11. In the present case the appellate court was called upon precisely to examine the case as to the facts and the law and to make a full assessment of the applicant’s guilt or innocence. In addition – as our colleague Judge Zupančič points out in his dissenting opinion – it is not easy to separate the “law” from the “facts”.

12. As regards the waiver of the right to appear, the Court has always required any such waiver to be “unequivocal”. Moreover, it reiterates this principle in paragraph 76:

“In view of the prominent place held in a democratic society by the right to a fair trial (see, among many other authorities, Delcourt v. Belgium , 17 January 1970, § 25 in fine , Series A no. 11), Article 6 of the Convention imposes on every national court an obligation to check whether the defendant has had the opportunity to apprise himself of the date of the hearing and the steps to be taken in order to take part where, as in the instant case, this is disputed on a ground that does not immediately appear to be manifestly devoid of merit (see, mutatis mutandis , Somogyi v. Italy , no. 67972/01, § 72, ECHR 2004-IV). This applies equally in the context of simplified procedures such as the summary procedure, where the accused has waived a number of his or her rights .” [1]

13. We are therefore of the opinion that the applicant had the right to take part in the proceedings before the court of appeal. That right, which existed in Italian law, is guaranteed, moreover, by Article 6 of the Convention. The general principles of our case-law should have been applied in full, it being clear that this case bears closer resemblance to Dondarini than to Kamasinski v. Austria (19 December 1989, Series A no. 168).

14. The applicant had not waived his right to appear in an unequivocal manner. While the Rome Court of Appeal observed that the applicant had not informed the authorities in advance that he wished to take part in the appeal proceedings, and the Court of Cassation simply reiterated that the defendant had not expressed a wish to attend the hearing, neither of these courts made any reference to a waiver on the part of the applicant of his right to appear. For an explicit waiver to exist, the authorities would at least have had to inform the applicant officially that if he did not contact them within a certain period he would be deemed to have explicitly waived his right to appear.

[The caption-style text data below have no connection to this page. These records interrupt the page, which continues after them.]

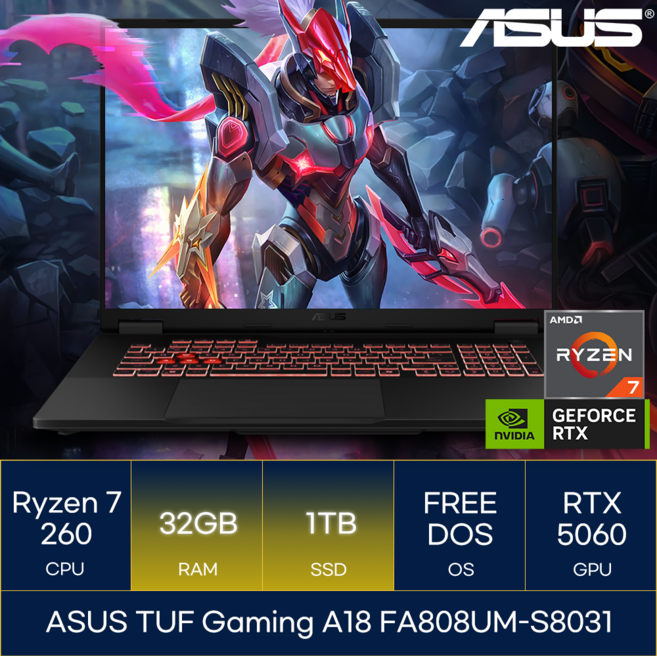 ASUS TUF Gaming A18 FA808UM-S8031, Free DOS, 32GB, 1TB, 예거 그레이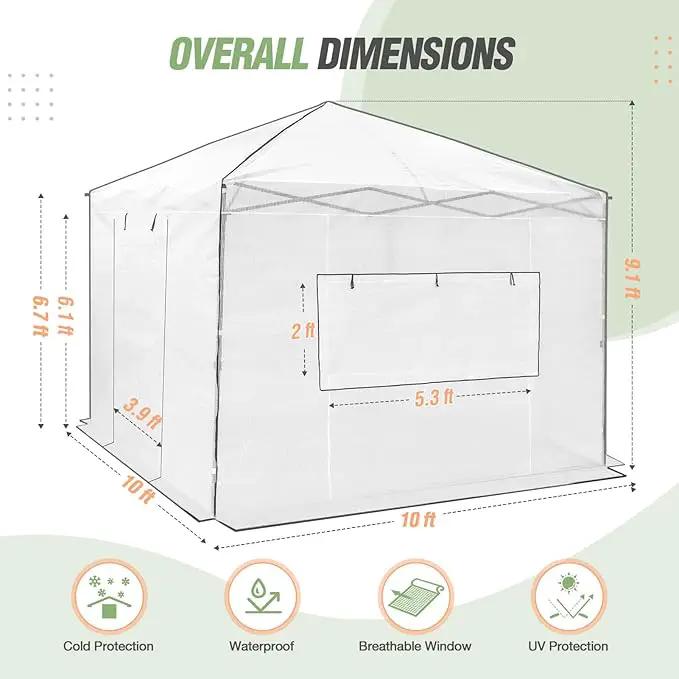 EAGLE PEAK 10x10 Portable Walk-in Greenhouse, Pop-up Indoor Outdoor Garden Green House, Zippered Doors and Windows, PE Cover, White by GreenHaven Gardens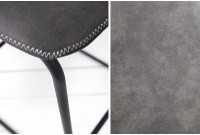 Lot de 2 tabourets de bar design vintage coloris gris en microfibre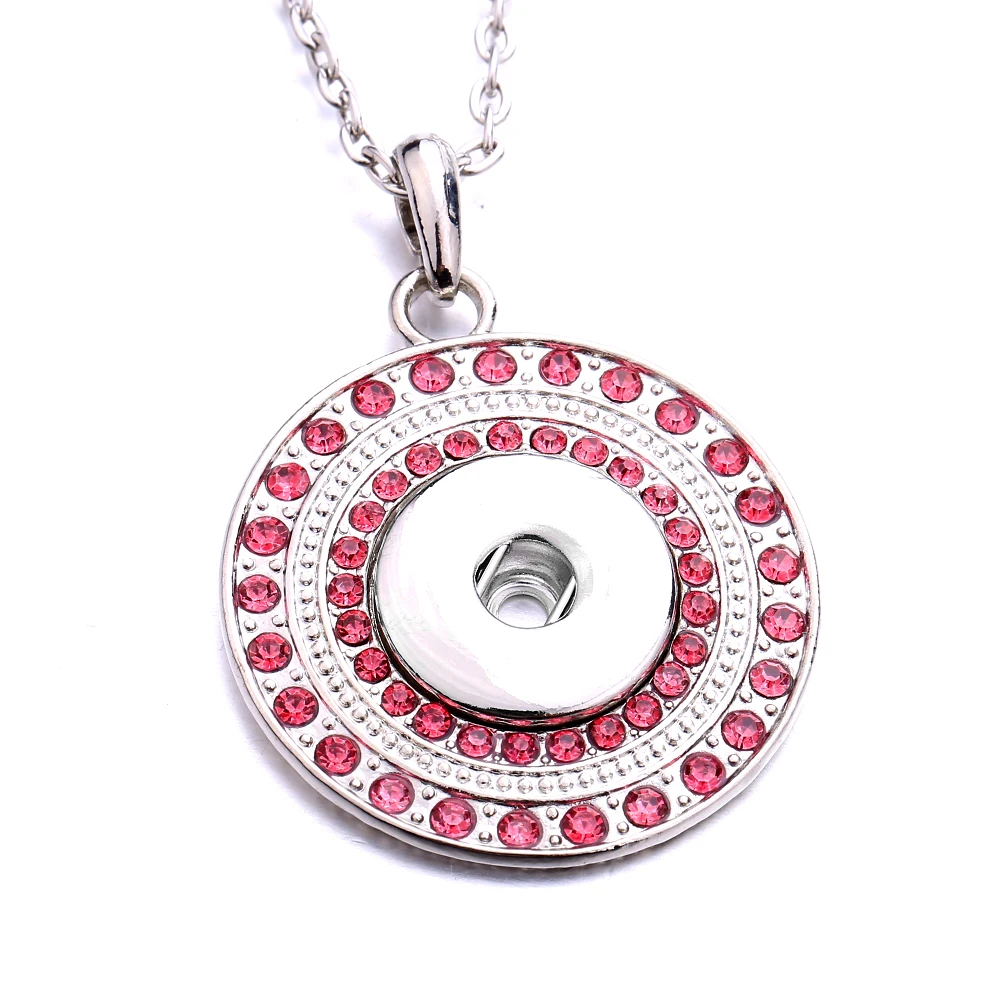 10pcs New Snap Button Jewelry Necklaces High Quality Full Crystal Round Snaps Pendant Necklace for Women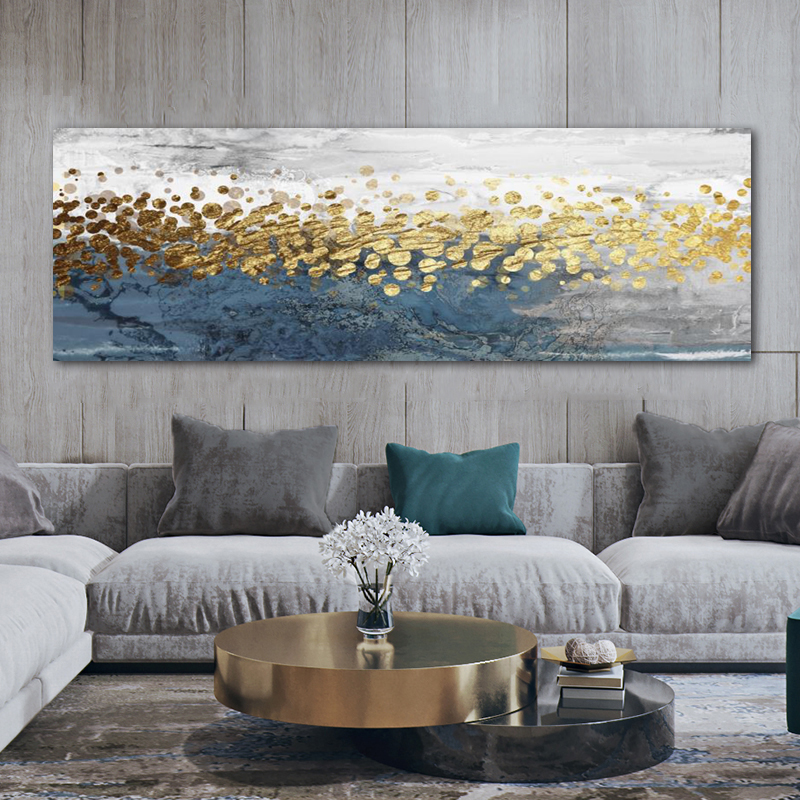 Golden Abstract Nordic Poster Wall Art Canvas Painting Pictures For Living Room Modern Home Decor Blue Bedside Prints Cuadros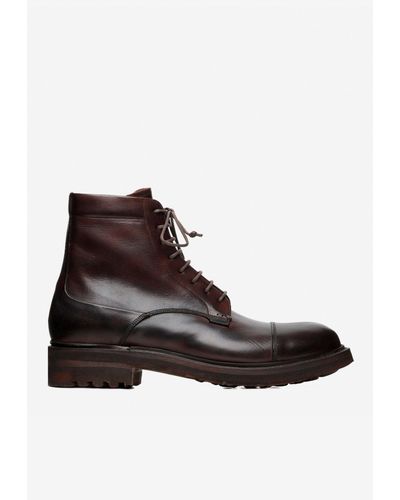Silvano Sassetti St. Mortiz Lace-up Boots In Leather - Brown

15. The present case concerned a serious matter, in terms of both the nature of the offence and the potential sentence. In such circumstances, domestic courts have a duty to be particularly vigilant in ensuring that all the procedural guarantees are complied with. This was all the more necessary in the instant case since the applicant, who was in detention pending trial, was dependent on the public service for his transport from the prison to the hearing room.

16. Furthermore, the request to postpone the hearing would not have presented any insurmountable problems in the instant case. In that regard, it should be borne in mind that the hearing room where the appeal was to be examined was situated in Rome, the same city in which the applicant was in prison. Postponing the hearing would have enabled the applicant to be brought from the prison to the hearing room without difficulty. Given that the two locations were close together, he could have been brought there at very short notice.

17. In conclusion, we believe that there has been a violation of Article 6 of the Convention.